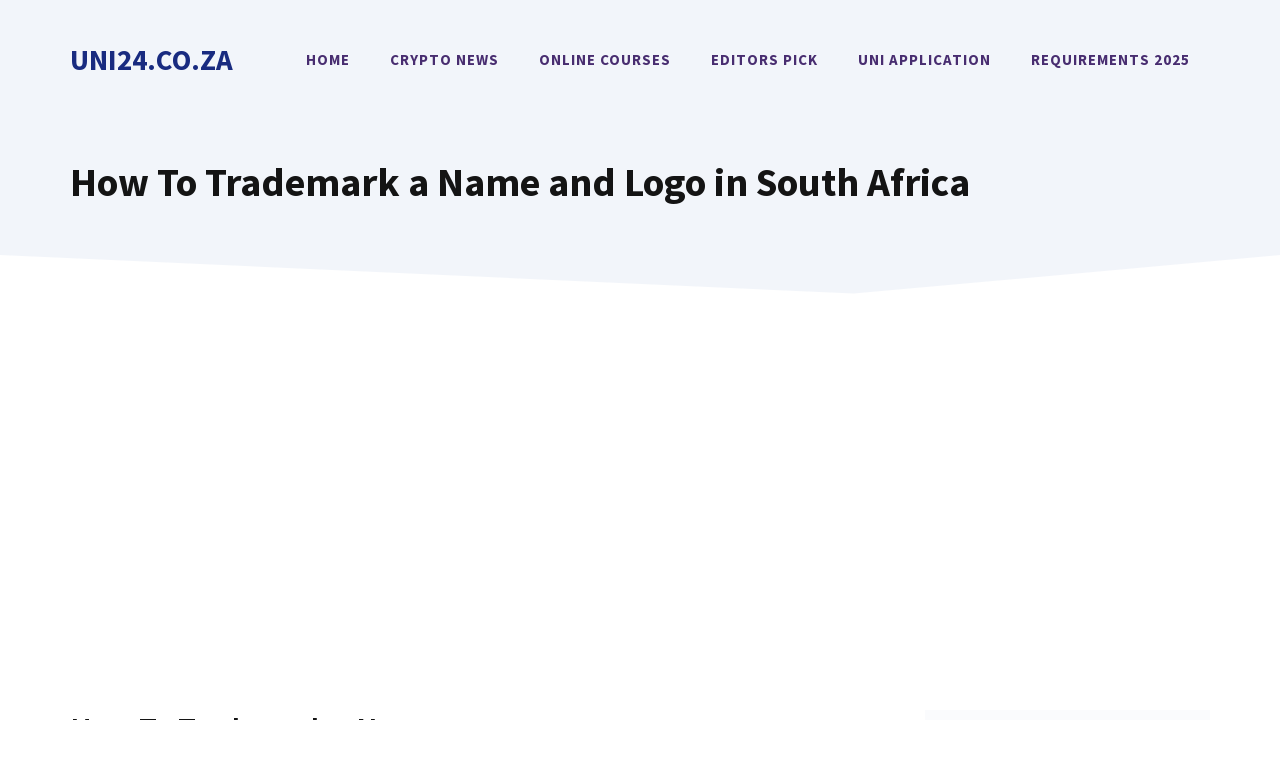

--- FILE ---
content_type: text/html; charset=utf-8
request_url: https://www.google.com/recaptcha/api2/aframe
body_size: 266
content:
<!DOCTYPE HTML><html><head><meta http-equiv="content-type" content="text/html; charset=UTF-8"></head><body><script nonce="yFJLwrvb1MwYejEXkreysQ">/** Anti-fraud and anti-abuse applications only. See google.com/recaptcha */ try{var clients={'sodar':'https://pagead2.googlesyndication.com/pagead/sodar?'};window.addEventListener("message",function(a){try{if(a.source===window.parent){var b=JSON.parse(a.data);var c=clients[b['id']];if(c){var d=document.createElement('img');d.src=c+b['params']+'&rc='+(localStorage.getItem("rc::a")?sessionStorage.getItem("rc::b"):"");window.document.body.appendChild(d);sessionStorage.setItem("rc::e",parseInt(sessionStorage.getItem("rc::e")||0)+1);localStorage.setItem("rc::h",'1770023355185');}}}catch(b){}});window.parent.postMessage("_grecaptcha_ready", "*");}catch(b){}</script></body></html>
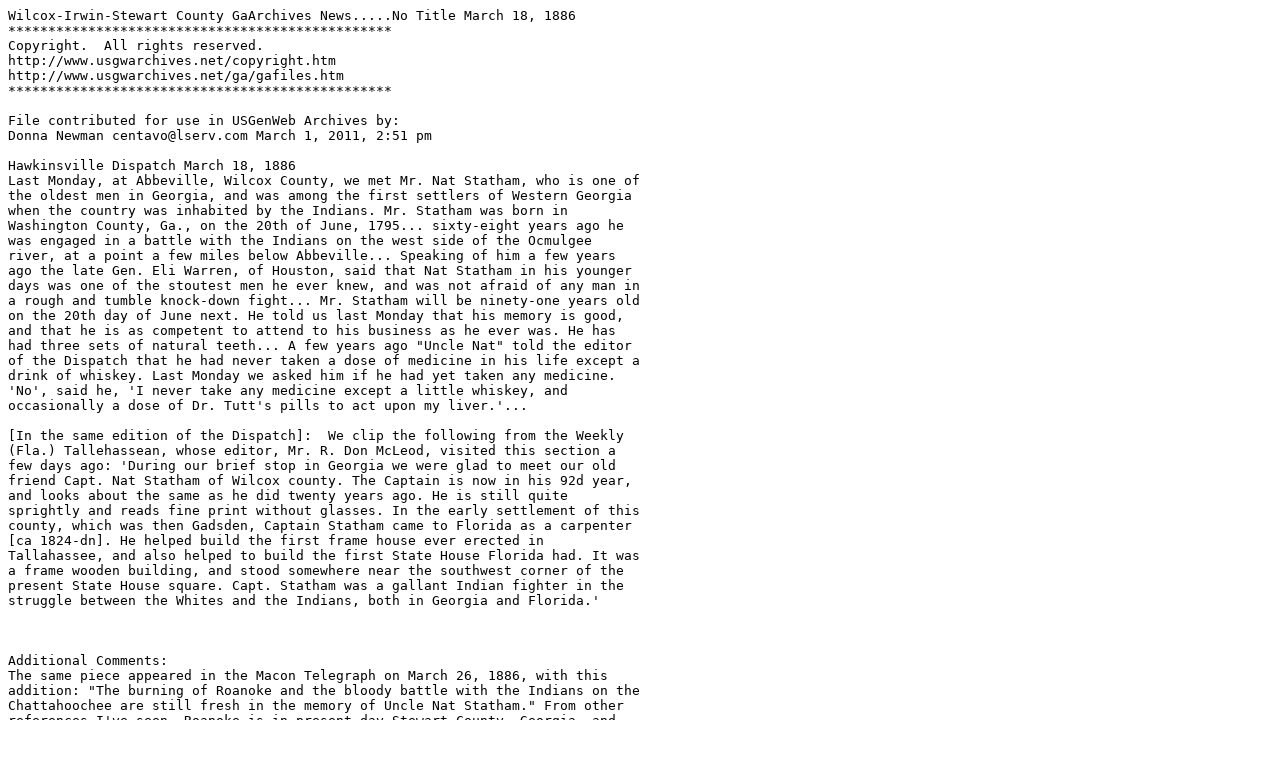

--- FILE ---
content_type: text/plain
request_url: http://files.usgwarchives.net/ga/wilcox/newspapers/notitle2700gnw.txt
body_size: 1921
content:
Wilcox-Irwin-Stewart County GaArchives News.....No Title March 18, 1886
************************************************
Copyright.  All rights reserved.
http://www.usgwarchives.net/copyright.htm
http://www.usgwarchives.net/ga/gafiles.htm
************************************************

File contributed for use in USGenWeb Archives by:
Donna Newman centavo@lserv.com March 1, 2011, 2:51 pm

Hawkinsville Dispatch March 18, 1886
Last Monday, at Abbeville, Wilcox County, we met Mr. Nat Statham, who is one of 
the oldest men in Georgia, and was among the first settlers of Western Georgia 
when the country was inhabited by the Indians. Mr. Statham was born in 
Washington County, Ga., on the 20th of June, 1795... sixty-eight years ago he 
was engaged in a battle with the Indians on the west side of the Ocmulgee 
river, at a point a few miles below Abbeville... Speaking of him a few years 
ago the late Gen. Eli Warren, of Houston, said that Nat Statham in his younger 
days was one of the stoutest men he ever knew, and was not afraid of any man in 
a rough and tumble knock-down fight... Mr. Statham will be ninety-one years old 
on the 20th day of June next. He told us last Monday that his memory is good, 
and that he is as competent to attend to his business as he ever was. He has 
had three sets of natural teeth... A few years ago "Uncle Nat" told the editor 
of the Dispatch that he had never taken a dose of medicine in his life except a 
drink of whiskey. Last Monday we asked him if he had yet taken any medicine. 
'No', said he, 'I never take any medicine except a little whiskey, and 
occasionally a dose of Dr. Tutt's pills to act upon my liver.'...

[In the same edition of the Dispatch]:  We clip the following from the Weekly 
(Fla.) Tallehassean, whose editor, Mr. R. Don McLeod, visited this section a 
few days ago: 'During our brief stop in Georgia we were glad to meet our old 
friend Capt. Nat Statham of Wilcox county. The Captain is now in his 92d year, 
and looks about the same as he did twenty years ago. He is still quite 
sprightly and reads fine print without glasses. In the early settlement of this 
county, which was then Gadsden, Captain Statham came to Florida as a carpenter 
[ca 1824-dn]. He helped build the first frame house ever erected in 
Tallahassee, and also helped to build the first State House Florida had. It was 
a frame wooden building, and stood somewhere near the southwest corner of the 
present State House square. Capt. Statham was a gallant Indian fighter in the 
struggle between the Whites and the Indians, both in Georgia and Florida.'



Additional Comments:
The same piece appeared in the Macon Telegraph on March 26, 1886, with this 
addition: "The burning of Roanoke and the bloody battle with the Indians on the 
Chattahoochee are still fresh in the memory of Uncle Nat Statham." From other 
references I've seen, Roanoke is in present day Stewart County, Georgia, and 
Nat Statham also fought under the command of General John Floyd of McIntosh 
County in what is present day Barbour County, Alabama.  

Nat Statham is specifically mentioned in a United States Senate report dated 
June 3, 1890, regarding pensions for those who served in the Indian wars 
between 1832 and 1842. From the earlier US House of Representatives report of 7 
April 1890: "The claimant served as a second lieutenant in Captain Jemigan's 
company of 'Mounted Stewart Rangers,' Georgia Volunteers, from June 20, 1836, 
to September 8, 1836, in the Florida Indian War."

For more on Thompson Nathaniel Statham and his family, see here: 
http://newman-oaks2acorns.com/Thompson-Nathaniel-Statham-b.shtml



File at: http://files.usgwarchives.net/ga/wilcox/newspapers/notitle2700gnw.txt

This file has been created by a form at http://www.genrecords.org/gafiles/

File size: 3.8 Kb
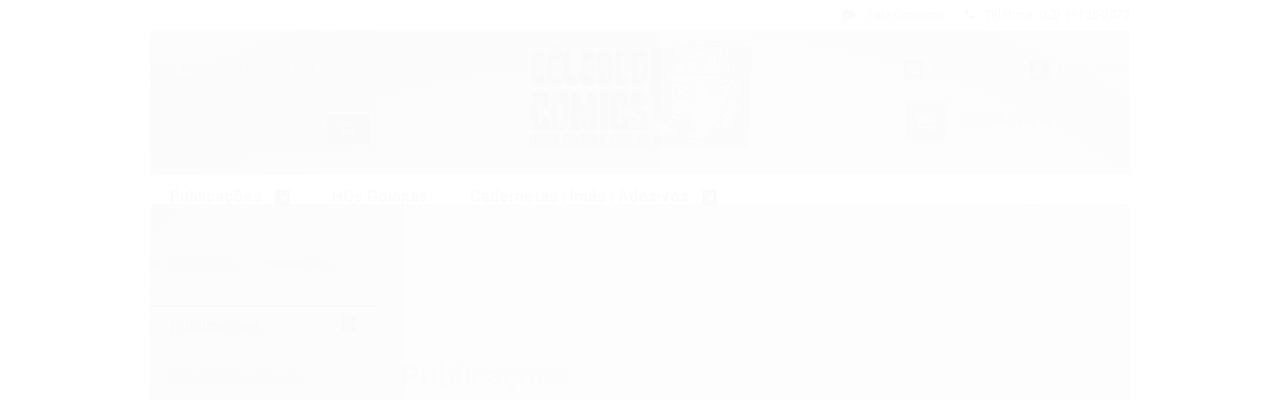

--- FILE ---
content_type: text/css
request_url: https://www.celeblo.com.br/tema.css?v=20230718-112309
body_size: 479
content:
body {

	font-family: 'Roboto'
	
	,sans-serif;


	
	
		background-color: #ffffff;
	
	
		background-position: top center;
	
	
		background-attachment: scroll;
	
	
		background-repeat: repeat;
	

}

:root {
  --cor-principal: #2b2b2b;
	--cor-botao: #2b2b2b;
}
a, a:hover, a:focus, .cor-principal, .menu a:hover, .atributo-comum a:hover span, .atributo-comum .active a span { color: #2b2b2b; } /* Cor Principal - Textos e Links */
.fundo-principal, .botao.principal, .botao.principal:hover, .menu li:hover > a .fundo-secundario, .flex-control-paging li a.flex-active, .dropdown-menu > li > a:hover, .filtro.lista ul li label:hover, .filtro.lista ul li.active label , .menu-simples li a:hover, .menu-simples li.active a { background-color: #2b2b2b; } /* Cor Principal - Background */
.borda-principal, .atributos ul li a:hover, .atributos ul li.active a, .tema-scuro .nav-tabs li.active a, .elastislide-carousel ul li.active a { border-color: #2b2b2b; } /* Cor Principal - Bordas */



:root {
  --cor-secundaria: #2b2b2b;
}
.cor-secundaria { color: #2b2b2b; }
.fundo-secundario { background-color: #2b2b2b; }
.borda-secundaria { border-color: #2b2b2b; }



.titulo {
	font-family: 'Roboto'
  
  , serif;
	
	font-weight: 600;
	
	
}



#cabecalho {

	
		
		
		
		background-position: top center;
		
		
			background-repeat: repeat;
		
	
}



.barra-inicial { background-color: #ffffff; }


.barra-inicial .canais-contato span, .barra-inicial .canais-contato a, .barra-inicial .canais-contato i { color: #000000; }



#rodape .institucional {
	
		
		
		background-color: #bfbfbf;
		
		
		background-position: top center;
		
		
			background-repeat: repeat;
		
	
}


:root {
	--cor-botao: #2b2b2b;
}
.botao.principal.botao-comprar, .botao.principal.grande, .acoes-produto-responsiva .tag-comprar { background-color: #2b2b2b; }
———
→ TRY IT:
Since the listing holds pictures, return everything else in it exactly and omit those.

→ RESPONSE FOR THIS EXERCISE:
--- FILE ---
content_type: text/html; charset=utf-8
request_url: https://www.google.com/recaptcha/api2/aframe
body_size: 266
content:
<!DOCTYPE HTML><html><head><meta http-equiv="content-type" content="text/html; charset=UTF-8"></head><body><script nonce="yFJLwrvb1MwYejEXkreysQ">/** Anti-fraud and anti-abuse applications only. See google.com/recaptcha */ try{var clients={'sodar':'https://pagead2.googlesyndication.com/pagead/sodar?'};window.addEventListener("message",function(a){try{if(a.source===window.parent){var b=JSON.parse(a.data);var c=clients[b['id']];if(c){var d=document.createElement('img');d.src=c+b['params']+'&rc='+(localStorage.getItem("rc::a")?sessionStorage.getItem("rc::b"):"");window.document.body.appendChild(d);sessionStorage.setItem("rc::e",parseInt(sessionStorage.getItem("rc::e")||0)+1);localStorage.setItem("rc::h",'1770023355185');}}}catch(b){}});window.parent.postMessage("_grecaptcha_ready", "*");}catch(b){}</script></body></html>

--- FILE ---
content_type: text/plain
request_url: http://files.usgwarchives.net/ga/wilcox/newspapers/notitle2700gnw.txt
body_size: 1921
content:
Wilcox-Irwin-Stewart County GaArchives News.....No Title March 18, 1886
************************************************
Copyright.  All rights reserved.
http://www.usgwarchives.net/copyright.htm
http://www.usgwarchives.net/ga/gafiles.htm
************************************************

File contributed for use in USGenWeb Archives by:
Donna Newman centavo@lserv.com March 1, 2011, 2:51 pm

Hawkinsville Dispatch March 18, 1886
Last Monday, at Abbeville, Wilcox County, we met Mr. Nat Statham, who is one of 
the oldest men in Georgia, and was among the first settlers of Western Georgia 
when the country was inhabited by the Indians. Mr. Statham was born in 
Washington County, Ga., on the 20th of June, 1795... sixty-eight years ago he 
was engaged in a battle with the Indians on the west side of the Ocmulgee 
river, at a point a few miles below Abbeville... Speaking of him a few years 
ago the late Gen. Eli Warren, of Houston, said that Nat Statham in his younger 
days was one of the stoutest men he ever knew, and was not afraid of any man in 
a rough and tumble knock-down fight... Mr. Statham will be ninety-one years old 
on the 20th day of June next. He told us last Monday that his memory is good, 
and that he is as competent to attend to his business as he ever was. He has 
had three sets of natural teeth... A few years ago "Uncle Nat" told the editor 
of the Dispatch that he had never taken a dose of medicine in his life except a 
drink of whiskey. Last Monday we asked him if he had yet taken any medicine. 
'No', said he, 'I never take any medicine except a little whiskey, and 
occasionally a dose of Dr. Tutt's pills to act upon my liver.'...

[In the same edition of the Dispatch]:  We clip the following from the Weekly 
(Fla.) Tallehassean, whose editor, Mr. R. Don McLeod, visited this section a 
few days ago: 'During our brief stop in Georgia we were glad to meet our old 
friend Capt. Nat Statham of Wilcox county. The Captain is now in his 92d year, 
and looks about the same as he did twenty years ago. He is still quite 
sprightly and reads fine print without glasses. In the early settlement of this 
county, which was then Gadsden, Captain Statham came to Florida as a carpenter 
[ca 1824-dn]. He helped build the first frame house ever erected in 
Tallahassee, and also helped to build the first State House Florida had. It was 
a frame wooden building, and stood somewhere near the southwest corner of the 
present State House square. Capt. Statham was a gallant Indian fighter in the 
struggle between the Whites and the Indians, both in Georgia and Florida.'



Additional Comments:
The same piece appeared in the Macon Telegraph on March 26, 1886, with this 
addition: "The burning of Roanoke and the bloody battle with the Indians on the 
Chattahoochee are still fresh in the memory of Uncle Nat Statham." From other 
references I've seen, Roanoke is in present day Stewart County, Georgia, and 
Nat Statham also fought under the command of General John Floyd of McIntosh 
County in what is present day Barbour County, Alabama.  

Nat Statham is specifically mentioned in a United States Senate report dated 
June 3, 1890, regarding pensions for those who served in the Indian wars 
between 1832 and 1842. From the earlier US House of Representatives report of 7 
April 1890: "The claimant served as a second lieutenant in Captain Jemigan's 
company of 'Mounted Stewart Rangers,' Georgia Volunteers, from June 20, 1836, 
to September 8, 1836, in the Florida Indian War."

For more on Thompson Nathaniel Statham and his family, see here: 
http://newman-oaks2acorns.com/Thompson-Nathaniel-Statham-b.shtml



File at: http://files.usgwarchives.net/ga/wilcox/newspapers/notitle2700gnw.txt

This file has been created by a form at http://www.genrecords.org/gafiles/

File size: 3.8 Kb

--- FILE ---
content_type: text/css
request_url: https://www.celeblo.com.br/tema.css?v=20230718-112309
body_size: 479
content:
body {

	font-family: 'Roboto'
	
	,sans-serif;


	
	
		background-color: #ffffff;
	
	
		background-position: top center;
	
	
		background-attachment: scroll;
	
	
		background-repeat: repeat;
	

}

:root {
  --cor-principal: #2b2b2b;
	--cor-botao: #2b2b2b;
}
a, a:hover, a:focus, .cor-principal, .menu a:hover, .atributo-comum a:hover span, .atributo-comum .active a span { color: #2b2b2b; } /* Cor Principal - Textos e Links */
.fundo-principal, .botao.principal, .botao.principal:hover, .menu li:hover > a .fundo-secundario, .flex-control-paging li a.flex-active, .dropdown-menu > li > a:hover, .filtro.lista ul li label:hover, .filtro.lista ul li.active label , .menu-simples li a:hover, .menu-simples li.active a { background-color: #2b2b2b; } /* Cor Principal - Background */
.borda-principal, .atributos ul li a:hover, .atributos ul li.active a, .tema-scuro .nav-tabs li.active a, .elastislide-carousel ul li.active a { border-color: #2b2b2b; } /* Cor Principal - Bordas */



:root {
  --cor-secundaria: #2b2b2b;
}
.cor-secundaria { color: #2b2b2b; }
.fundo-secundario { background-color: #2b2b2b; }
.borda-secundaria { border-color: #2b2b2b; }



.titulo {
	font-family: 'Roboto'
  
  , serif;
	
	font-weight: 600;
	
	
}



#cabecalho {

	
		
		
		
		background-position: top center;
		
		
			background-repeat: repeat;
		
	
}



.barra-inicial { background-color: #ffffff; }


.barra-inicial .canais-contato span, .barra-inicial .canais-contato a, .barra-inicial .canais-contato i { color: #000000; }



#rodape .institucional {
	
		
		
		background-color: #bfbfbf;
		
		
		background-position: top center;
		
		
			background-repeat: repeat;
		
	
}


:root {
	--cor-botao: #2b2b2b;
}
.botao.principal.botao-comprar, .botao.principal.grande, .acoes-produto-responsiva .tag-comprar { background-color: #2b2b2b; }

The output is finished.